Where CSPM fits in the cloud security stack

CSPM is one component in a multi-layer cloud security programme. Each layer addresses a different dimension of cloud risk.

CSPM addresses infrastructure configuration risk. CASB addresses SaaS access and data movement risk. DSPM addresses sensitive data posture risk inside cloud environments. CWPP (Cloud Workload Protection Platform) addresses runtime security of cloud compute workloads. CNAPP (Cloud-Native Application Protection Platform) is the emerging category that attempts to unify several of these layers, including CSPM, into a single platform.
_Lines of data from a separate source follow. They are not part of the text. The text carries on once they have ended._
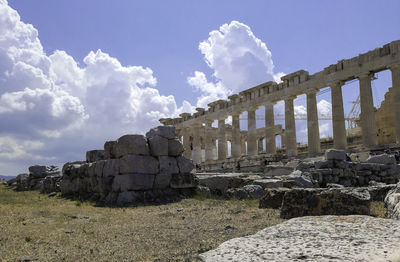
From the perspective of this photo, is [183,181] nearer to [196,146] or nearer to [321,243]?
[321,243]

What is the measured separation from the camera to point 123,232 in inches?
253

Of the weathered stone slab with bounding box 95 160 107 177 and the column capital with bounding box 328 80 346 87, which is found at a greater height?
the column capital with bounding box 328 80 346 87

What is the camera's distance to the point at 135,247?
5.14 m

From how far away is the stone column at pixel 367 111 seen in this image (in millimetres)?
24606

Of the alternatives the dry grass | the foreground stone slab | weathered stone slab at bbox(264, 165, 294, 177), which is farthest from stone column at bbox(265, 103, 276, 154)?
the foreground stone slab

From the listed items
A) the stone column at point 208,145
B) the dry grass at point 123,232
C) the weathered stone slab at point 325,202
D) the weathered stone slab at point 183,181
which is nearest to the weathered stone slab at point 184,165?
the weathered stone slab at point 183,181

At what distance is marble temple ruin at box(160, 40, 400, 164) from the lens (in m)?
24.5

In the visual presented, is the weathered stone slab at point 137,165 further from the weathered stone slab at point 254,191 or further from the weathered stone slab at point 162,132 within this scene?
the weathered stone slab at point 254,191

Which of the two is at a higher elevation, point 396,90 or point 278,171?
point 396,90

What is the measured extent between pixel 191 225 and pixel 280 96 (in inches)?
1044

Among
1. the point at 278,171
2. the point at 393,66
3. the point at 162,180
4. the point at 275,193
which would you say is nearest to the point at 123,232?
the point at 275,193

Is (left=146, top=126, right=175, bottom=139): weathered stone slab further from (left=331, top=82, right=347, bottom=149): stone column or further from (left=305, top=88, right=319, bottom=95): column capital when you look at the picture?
(left=305, top=88, right=319, bottom=95): column capital

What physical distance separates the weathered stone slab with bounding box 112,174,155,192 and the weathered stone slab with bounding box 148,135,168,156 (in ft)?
3.23

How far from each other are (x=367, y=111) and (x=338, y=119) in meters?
2.25
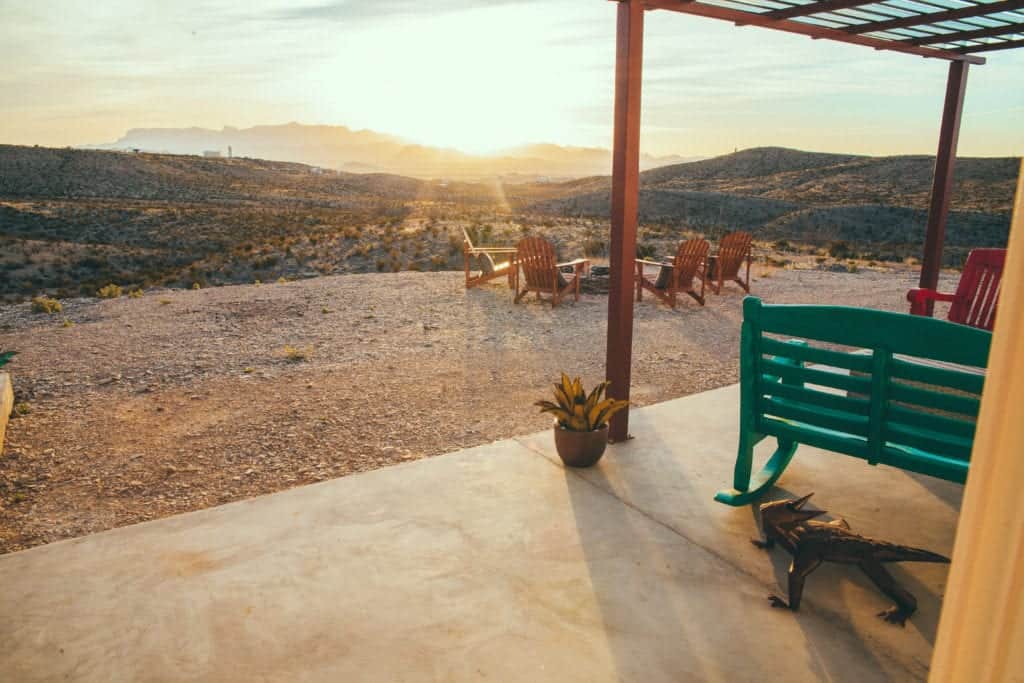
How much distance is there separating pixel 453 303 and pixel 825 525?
7.35 metres

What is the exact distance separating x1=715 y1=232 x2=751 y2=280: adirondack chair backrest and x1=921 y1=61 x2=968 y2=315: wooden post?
12.8ft

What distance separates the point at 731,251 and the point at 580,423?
722cm

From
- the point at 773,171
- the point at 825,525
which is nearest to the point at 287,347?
the point at 825,525

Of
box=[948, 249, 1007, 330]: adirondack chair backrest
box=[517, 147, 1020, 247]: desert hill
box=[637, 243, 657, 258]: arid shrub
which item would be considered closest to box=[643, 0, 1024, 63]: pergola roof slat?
box=[948, 249, 1007, 330]: adirondack chair backrest

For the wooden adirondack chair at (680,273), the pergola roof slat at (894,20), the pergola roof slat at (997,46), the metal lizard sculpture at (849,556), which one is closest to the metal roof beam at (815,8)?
the pergola roof slat at (894,20)

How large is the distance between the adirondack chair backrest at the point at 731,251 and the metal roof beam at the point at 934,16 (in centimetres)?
503

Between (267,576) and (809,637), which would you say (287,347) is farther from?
(809,637)

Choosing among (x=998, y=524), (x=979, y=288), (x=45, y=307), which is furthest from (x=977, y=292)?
(x=45, y=307)

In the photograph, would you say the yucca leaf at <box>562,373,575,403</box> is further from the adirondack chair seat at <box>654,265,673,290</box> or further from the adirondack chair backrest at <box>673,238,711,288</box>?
the adirondack chair seat at <box>654,265,673,290</box>

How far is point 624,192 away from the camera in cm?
349

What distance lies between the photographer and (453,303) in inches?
373

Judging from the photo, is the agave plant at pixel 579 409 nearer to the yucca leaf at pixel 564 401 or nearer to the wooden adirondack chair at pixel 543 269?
the yucca leaf at pixel 564 401

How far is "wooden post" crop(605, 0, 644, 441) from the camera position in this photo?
10.9ft

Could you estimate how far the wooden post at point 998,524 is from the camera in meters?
0.58
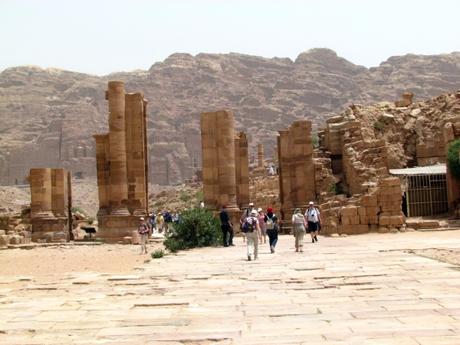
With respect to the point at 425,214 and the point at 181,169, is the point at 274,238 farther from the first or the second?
the point at 181,169

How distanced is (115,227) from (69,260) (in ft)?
26.1

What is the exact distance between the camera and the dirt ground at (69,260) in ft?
58.0

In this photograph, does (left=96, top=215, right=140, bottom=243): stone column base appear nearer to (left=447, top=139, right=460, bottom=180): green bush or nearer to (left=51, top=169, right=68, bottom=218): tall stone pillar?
(left=51, top=169, right=68, bottom=218): tall stone pillar

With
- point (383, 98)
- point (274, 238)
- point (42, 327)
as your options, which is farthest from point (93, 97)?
point (42, 327)

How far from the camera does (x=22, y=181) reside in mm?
116562

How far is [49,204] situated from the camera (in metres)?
34.2

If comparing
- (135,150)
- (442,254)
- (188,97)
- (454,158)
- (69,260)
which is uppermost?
(188,97)

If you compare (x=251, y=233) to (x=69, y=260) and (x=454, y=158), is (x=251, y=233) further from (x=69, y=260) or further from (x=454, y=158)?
(x=454, y=158)

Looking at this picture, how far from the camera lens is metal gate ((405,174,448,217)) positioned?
29219 millimetres

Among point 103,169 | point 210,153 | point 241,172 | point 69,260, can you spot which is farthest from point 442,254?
point 103,169

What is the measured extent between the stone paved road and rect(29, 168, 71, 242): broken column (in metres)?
19.6

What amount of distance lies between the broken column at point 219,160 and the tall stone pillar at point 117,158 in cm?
360

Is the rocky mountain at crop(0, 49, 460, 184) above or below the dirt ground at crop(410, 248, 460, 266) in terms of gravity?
above

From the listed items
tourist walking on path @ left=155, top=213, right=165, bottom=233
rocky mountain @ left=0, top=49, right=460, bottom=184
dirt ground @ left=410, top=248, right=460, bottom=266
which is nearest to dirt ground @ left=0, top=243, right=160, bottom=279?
dirt ground @ left=410, top=248, right=460, bottom=266
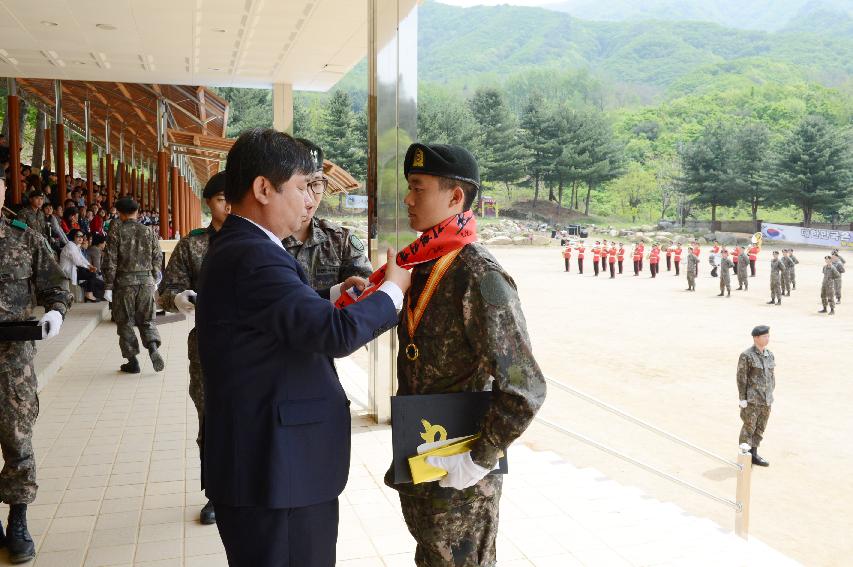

The practical question for security architects is which layer covers which risk. A CSPM finding that a database has no encryption at rest is an infrastructure control gap. The same CSPM tool doesn't tell you whether that database contains 50 rows of test data or 20 million records of regulated personal data. That risk context requires DSPM. Both tools are doing their job correctly. They're measuring different things.